__EXERCISE__: Rewrite the stretch of the interview on Turkish foreign policy from "U. W.: Mr. Pope, Turkish" through "Turks in 1989!", changing "Warsaw Pact" to "Eastern Bloc" wherever it occurs.

__TEXT TO READ__:
──────

Turkish Success — Caught Between Europe and the Middle East

Security
28 December 2011, 17:27

U. W.: Mr. Pope, Turkish foreign policy has been essentially moderate, predictable, and multilateral. Why has it changed recently?

There have been three phases of Turkish policy in recent decades. During the Cold War it was predictable, stable, and ultimately defensive. Just 20 years ago Turkey’s eight neighbours were all basically hostile and Turkey guarded a whole third of NATO’s front line with the Warsaw Pact. Arguably the best relationship was with Bulgaria, and that country expelled 350,000 ethnic Turks in 1989!

A second phase came in the 1990s and 2000s, when Turkey warmed up several of these relationships, not just with former Warsaw Pact countries, but also with Greece and Syria, and improved relationships with Iran and Iraq and even came close, in 2004 and 2009, to sorting out the most problematic two relationships — Cyprus and Armenia. The key to all of this was a golden period of convergence with the European Union in 2000-2005. It was rounded out with an attempt to extend the lessons learned from Europe — agreements on freedom of movement (for people, trade and capital), infrastructure integration and high-level political meetings, not just with the Middle East, but with several other states in the region.

However this tendency has now gone into reverse. This has mainly been thanks to the tumultuous events in the Arab world, but it is also due to the failure to solve the problems in Cyprus, the reluctance in Europe to push ahead strongly with enlargement towards Turkey, and Turkey’s own new unwillingness to pursue the rigorous path towards convergence with EU standards. The result of this mix — threats from the Middle East, isolation from the EU and domestic over-confidence — has been a newly assertive attitude by the leaders of the ruling party, notably Prime Minister Recep Tayyip Erdogan.

U. W.: Is Turkey seeking a leadership role?

Turkeyis a medium-sized regional power; it is not a superpower. For example, it has less than one-fourth of the number of diplomats serving than serve a country like the UK, France or Germany. It has even more limited financial resources. It also lacks the tools for regional leadership that the EU has, after so many years in which Brussels has dealt with successive waves of enlargement. There is also no sign that anyone in the region is seeking a Turkey in a leadership role: the Balkan states are firmly in the EU, and the Arab world, while thrilled with Erdogan’s rhetorical challenges to Israel, is not looking for a new ‘big brother’. Turkey’s engagement with the Middle East is more emotional than real, and the sense of bonding over a sense of Muslim brotherhood not unlike the short-lived 1990-92 excitement about Turkey’s role as a leader of the Turkic world. While this will remain a feature of Turkey’s foreign policy landscape, I doubt that the Turkey-Middle East relationship can ever take the place of the importance of its relationship with the EU.

──────

[Scene-based reasoning records]
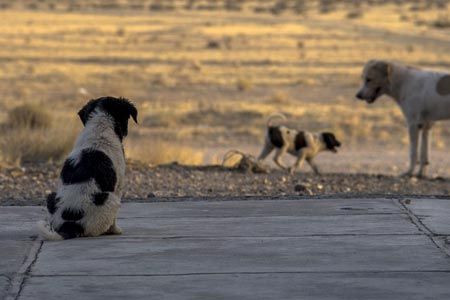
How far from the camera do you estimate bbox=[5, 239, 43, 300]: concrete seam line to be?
25.8ft

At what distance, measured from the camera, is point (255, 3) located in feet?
372

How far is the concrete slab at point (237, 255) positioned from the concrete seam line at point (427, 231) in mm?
69


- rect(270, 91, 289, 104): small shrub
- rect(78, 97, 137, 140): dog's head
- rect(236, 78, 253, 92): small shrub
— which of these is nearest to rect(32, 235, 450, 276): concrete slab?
rect(78, 97, 137, 140): dog's head

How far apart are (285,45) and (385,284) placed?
2086 inches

──────

__OUTPUT OF THE TASK__:
U. W.: Mr. Pope, Turkish foreign policy has been essentially moderate, predictable, and multilateral. Why has it changed recently?

There have been three phases of Turkish policy in recent decades. During the Cold War it was predictable, stable, and ultimately defensive. Just 20 years ago Turkey’s eight neighbours were all basically hostile and Turkey guarded a whole third of NATO’s front line with the Eastern Bloc. Arguably the best relationship was with Bulgaria, and that country expelled 350,000 ethnic Turks in 1989!